The system demonstrates significant scalability improvements, with the team estimating approximately 10x capacity increase compared to the manual system. This improvement comes from automating routine interactions while elevating human operators to supervisory roles for complex cases.
## Challenges and Trade-offs
The implementation faced several significant challenges. Time zone handling proved particularly complex, requiring careful prompt engineering to ensure accurate scheduling of messages and reminders. The system also had to balance the need for medical accuracy with the flexibility to handle diverse patient responses and situations.
Token costs represent a significant operational consideration, with individual message processing costing approximately 15-20 cents due to the extensive context and multiple agent interactions. The team implemented aggressive caching strategies to mitigate these costs while maintaining response quality.
The confidence scoring system, while functional, remains more art than science. The team acknowledges that LLMs are generally poor at self-assessment, making the detection of their own errors challenging. The system compensates for this by focusing on complexity detection rather than pure accuracy assessment.
## Results and Impact
The system has been successfully deployed and is handling real patient interactions, demonstrating the viability of LLM-powered healthcare applications when properly implemented with appropriate safeguards. The 10x capacity improvement enables the client to serve significantly more patients while maintaining or improving care quality.

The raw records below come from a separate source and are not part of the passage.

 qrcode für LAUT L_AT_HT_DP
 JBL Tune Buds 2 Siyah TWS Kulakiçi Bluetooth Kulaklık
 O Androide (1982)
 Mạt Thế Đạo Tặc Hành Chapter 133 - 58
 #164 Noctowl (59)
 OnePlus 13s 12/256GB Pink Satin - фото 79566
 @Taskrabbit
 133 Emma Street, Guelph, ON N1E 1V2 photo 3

The flexible blueprint system allows for rapid development of new treatments without code changes, as demonstrated by the team's creation of an Ozempic treatment protocol in a matter of hours using AI assistance. This capability represents a significant advancement in healthcare system adaptability.

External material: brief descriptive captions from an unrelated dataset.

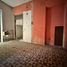 3 Schlafzimmer Haus zu verkaufen in Merida, Yucatan, Merida, Yucatan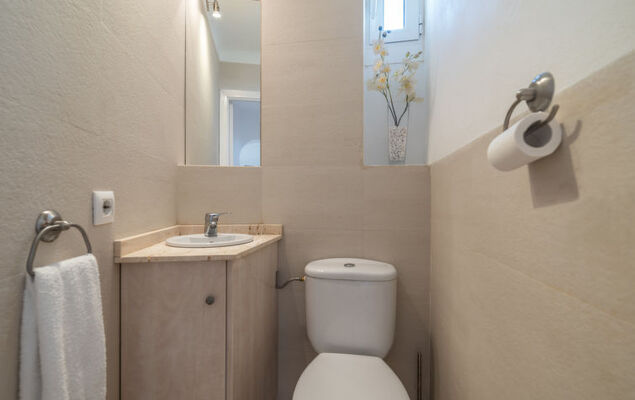 Carabela Front Beach & Pool - Photo 16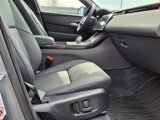 New 2026 Land Rover Range Rover Velar Dynamic SE image 3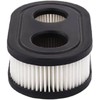 NVLMBL Air Filter for Toro Recycler 22 inch 20332 20333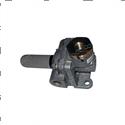 Picture of Valve - Air Brake
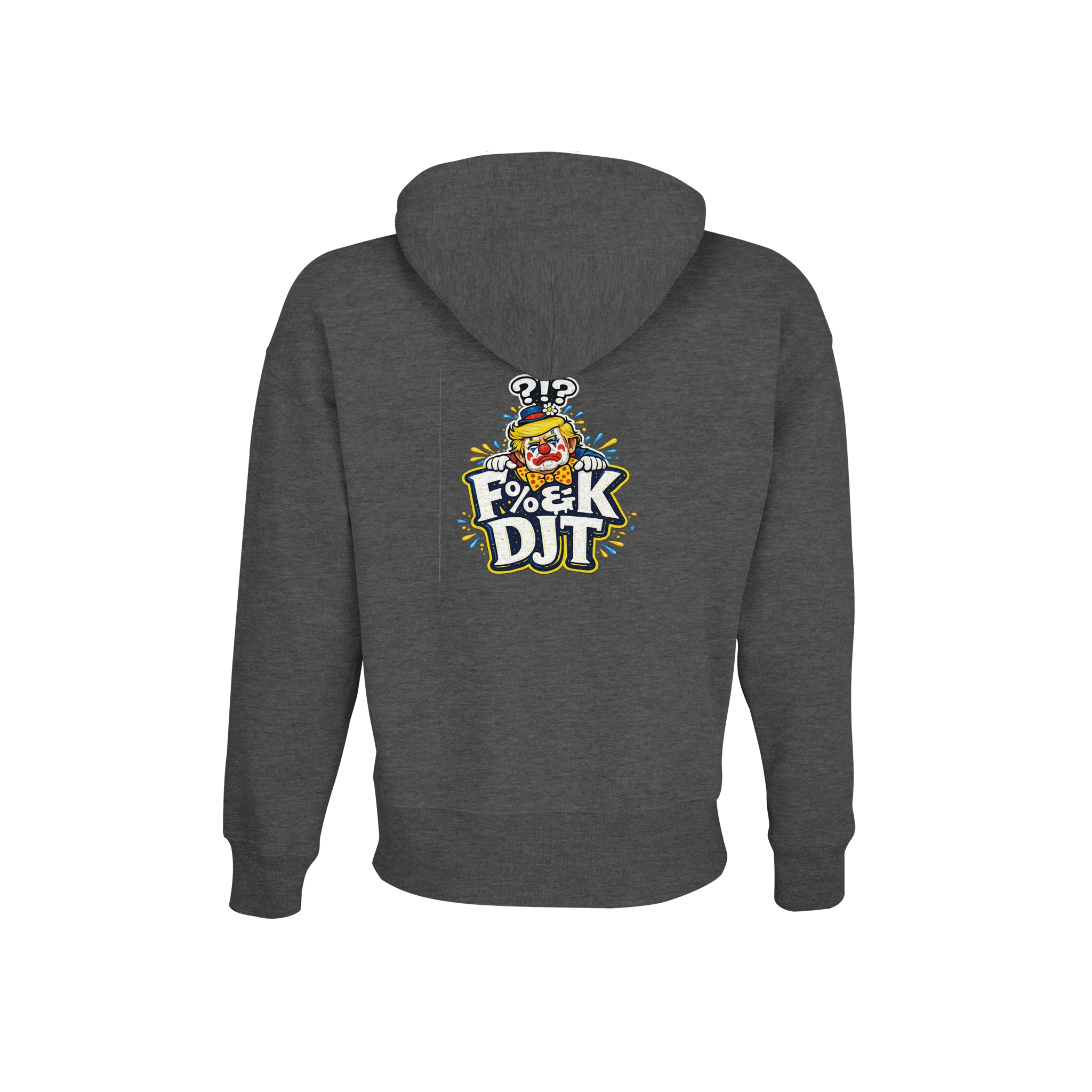 7cd5fd2a-8679-457f-ab6e-9552fc24ef37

## Technical Lessons and Best Practices
The case study highlights several important LLMOps best practices for healthcare applications. The importance of explainability and transparency in AI decision-making proved crucial for gaining stakeholder trust and meeting regulatory requirements. The hybrid human-in-the-loop approach successfully balances automation benefits with safety requirements.
The team's approach to prompt engineering, focusing on treatment-agnostic guidelines rather than hard-coded logic, demonstrates how to build flexible systems that can adapt to new requirements without extensive redevelopment. The structured document approach for knowledge management provides a middle ground between fully automated RAG systems and rigid coded logic.
The implementation also demonstrates the importance of comprehensive error handling and retry logic when deploying LLMs in production, particularly for critical applications like healthcare where system reliability is paramount.